§ Objective: Without the pictures, copy all the entries below exactly.

>> BEGIN Data provided

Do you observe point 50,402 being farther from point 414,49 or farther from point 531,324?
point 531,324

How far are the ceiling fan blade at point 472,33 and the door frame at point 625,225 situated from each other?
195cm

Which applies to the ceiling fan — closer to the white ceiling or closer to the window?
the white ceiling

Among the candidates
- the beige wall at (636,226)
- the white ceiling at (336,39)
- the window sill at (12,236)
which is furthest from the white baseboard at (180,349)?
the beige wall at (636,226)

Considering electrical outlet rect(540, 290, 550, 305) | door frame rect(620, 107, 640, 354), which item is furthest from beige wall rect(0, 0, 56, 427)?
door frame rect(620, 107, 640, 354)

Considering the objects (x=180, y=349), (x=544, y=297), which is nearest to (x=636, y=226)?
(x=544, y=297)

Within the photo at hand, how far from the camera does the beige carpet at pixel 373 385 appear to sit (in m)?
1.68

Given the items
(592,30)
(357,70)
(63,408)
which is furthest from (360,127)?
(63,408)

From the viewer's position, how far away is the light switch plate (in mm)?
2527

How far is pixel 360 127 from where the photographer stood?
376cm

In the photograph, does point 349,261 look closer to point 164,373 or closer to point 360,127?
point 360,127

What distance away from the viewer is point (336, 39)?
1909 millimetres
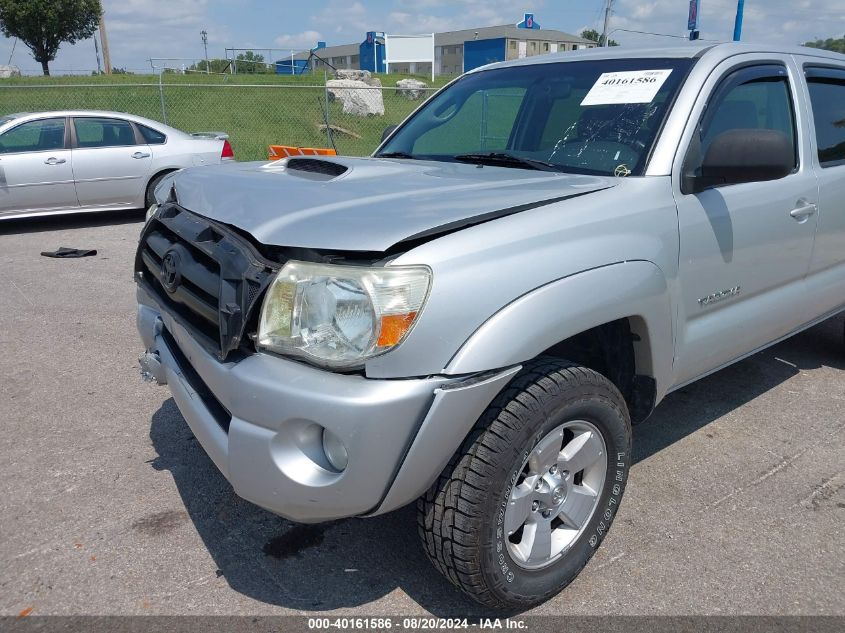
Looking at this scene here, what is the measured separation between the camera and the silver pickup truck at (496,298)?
196cm

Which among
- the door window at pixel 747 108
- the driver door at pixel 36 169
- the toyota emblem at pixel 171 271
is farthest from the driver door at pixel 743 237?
the driver door at pixel 36 169

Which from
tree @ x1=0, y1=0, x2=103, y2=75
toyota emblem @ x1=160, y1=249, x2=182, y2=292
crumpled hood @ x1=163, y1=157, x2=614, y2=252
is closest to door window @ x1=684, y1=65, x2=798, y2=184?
crumpled hood @ x1=163, y1=157, x2=614, y2=252

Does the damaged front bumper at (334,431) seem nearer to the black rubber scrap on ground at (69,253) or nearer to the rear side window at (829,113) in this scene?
the rear side window at (829,113)

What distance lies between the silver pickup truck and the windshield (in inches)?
0.6

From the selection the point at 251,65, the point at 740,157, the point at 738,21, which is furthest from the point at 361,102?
the point at 251,65

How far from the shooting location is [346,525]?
9.43 ft

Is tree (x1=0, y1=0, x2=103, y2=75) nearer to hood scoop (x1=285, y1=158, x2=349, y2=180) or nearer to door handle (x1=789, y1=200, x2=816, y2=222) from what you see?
hood scoop (x1=285, y1=158, x2=349, y2=180)

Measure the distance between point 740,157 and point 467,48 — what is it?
72.0 m

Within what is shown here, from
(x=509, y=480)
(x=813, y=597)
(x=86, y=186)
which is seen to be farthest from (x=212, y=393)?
(x=86, y=186)

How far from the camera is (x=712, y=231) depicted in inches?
109

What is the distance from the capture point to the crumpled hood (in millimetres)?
2064

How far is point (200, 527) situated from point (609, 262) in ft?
6.19

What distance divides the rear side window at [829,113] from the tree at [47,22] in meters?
43.7

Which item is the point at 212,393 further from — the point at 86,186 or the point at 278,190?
the point at 86,186
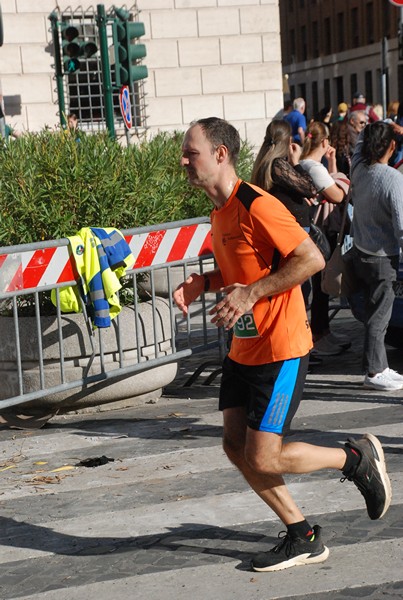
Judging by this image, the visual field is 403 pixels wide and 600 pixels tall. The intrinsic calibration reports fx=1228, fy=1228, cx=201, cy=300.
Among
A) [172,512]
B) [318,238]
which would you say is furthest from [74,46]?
[172,512]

>> END Data provided

§ Expected output:
Do you observe point 50,402 being farther from point 414,49 or farther from point 531,324?
point 531,324

How far are the ceiling fan blade at point 472,33 and the door frame at point 625,225 situated from each other?
195cm

Which applies to the ceiling fan — closer to the white ceiling or closer to the window?
the white ceiling

Among the candidates
- the beige wall at (636,226)
- the white ceiling at (336,39)
- the window sill at (12,236)
which is furthest from the white baseboard at (180,349)?
the beige wall at (636,226)

Considering electrical outlet rect(540, 290, 550, 305) | door frame rect(620, 107, 640, 354), which item is furthest from beige wall rect(0, 0, 56, 427)?
door frame rect(620, 107, 640, 354)

Considering the objects (x=180, y=349), (x=544, y=297), which is nearest to (x=636, y=226)?
(x=544, y=297)

Within the photo at hand, how far from the camera does the beige carpet at pixel 373 385 appear to sit (in m)?
1.68

Given the items
(592,30)
(357,70)
(63,408)
which is furthest from (360,127)?
(63,408)

From the viewer's position, how far away is the light switch plate (in mm)?
2527

How far is pixel 360 127 from where the photographer stood?
376cm

In the photograph, does point 349,261 look closer to point 164,373 or closer to point 360,127?
point 360,127

What distance away from the viewer is point (336, 39)?
1909 millimetres
Looking at this scene here, what is the measured separation between the camera and the silver pickup truck at (496,298)?
196cm

Which among
- the door window at pixel 747 108
- the driver door at pixel 36 169
- the toyota emblem at pixel 171 271
is farthest from the driver door at pixel 743 237?
the driver door at pixel 36 169

Which from
tree @ x1=0, y1=0, x2=103, y2=75
toyota emblem @ x1=160, y1=249, x2=182, y2=292
crumpled hood @ x1=163, y1=157, x2=614, y2=252
is closest to door window @ x1=684, y1=65, x2=798, y2=184?
crumpled hood @ x1=163, y1=157, x2=614, y2=252

Does the damaged front bumper at (334,431) seem nearer to the black rubber scrap on ground at (69,253) or nearer to the rear side window at (829,113) in this scene?
the rear side window at (829,113)

What distance lies between the silver pickup truck and the windshield (in inches)?
0.6

From the selection the point at 251,65, the point at 740,157, the point at 738,21, which is furthest from the point at 361,102?
the point at 251,65

How far from the shooting location is [346,525]?
9.43 ft

Is tree (x1=0, y1=0, x2=103, y2=75) nearer to hood scoop (x1=285, y1=158, x2=349, y2=180) or nearer to door handle (x1=789, y1=200, x2=816, y2=222) from what you see?
hood scoop (x1=285, y1=158, x2=349, y2=180)

Measure the distance between point 740,157 and point 467,48 — what is it?
72.0 m

Within what is shown here, from
(x=509, y=480)
(x=813, y=597)
(x=86, y=186)
which is seen to be farthest from (x=212, y=393)?
(x=86, y=186)

How far from the camera is (x=712, y=231) depicted in inches?
109

What is the distance from the capture point to the crumpled hood (in millimetres)?
2064

How far is point (200, 527) situated from point (609, 262) in ft?
6.19

What distance divides the rear side window at [829,113] from the tree at [47,22] in meters?
43.7

Which item is the point at 212,393 further from — the point at 86,186 or the point at 278,190?
the point at 86,186
Judging by this image, the visual field is 403 pixels wide and 600 pixels tall. The intrinsic calibration reports fx=1228, fy=1228, cx=201, cy=300.
Among
A) [172,512]
B) [318,238]
which would you say is furthest from [74,46]?
[172,512]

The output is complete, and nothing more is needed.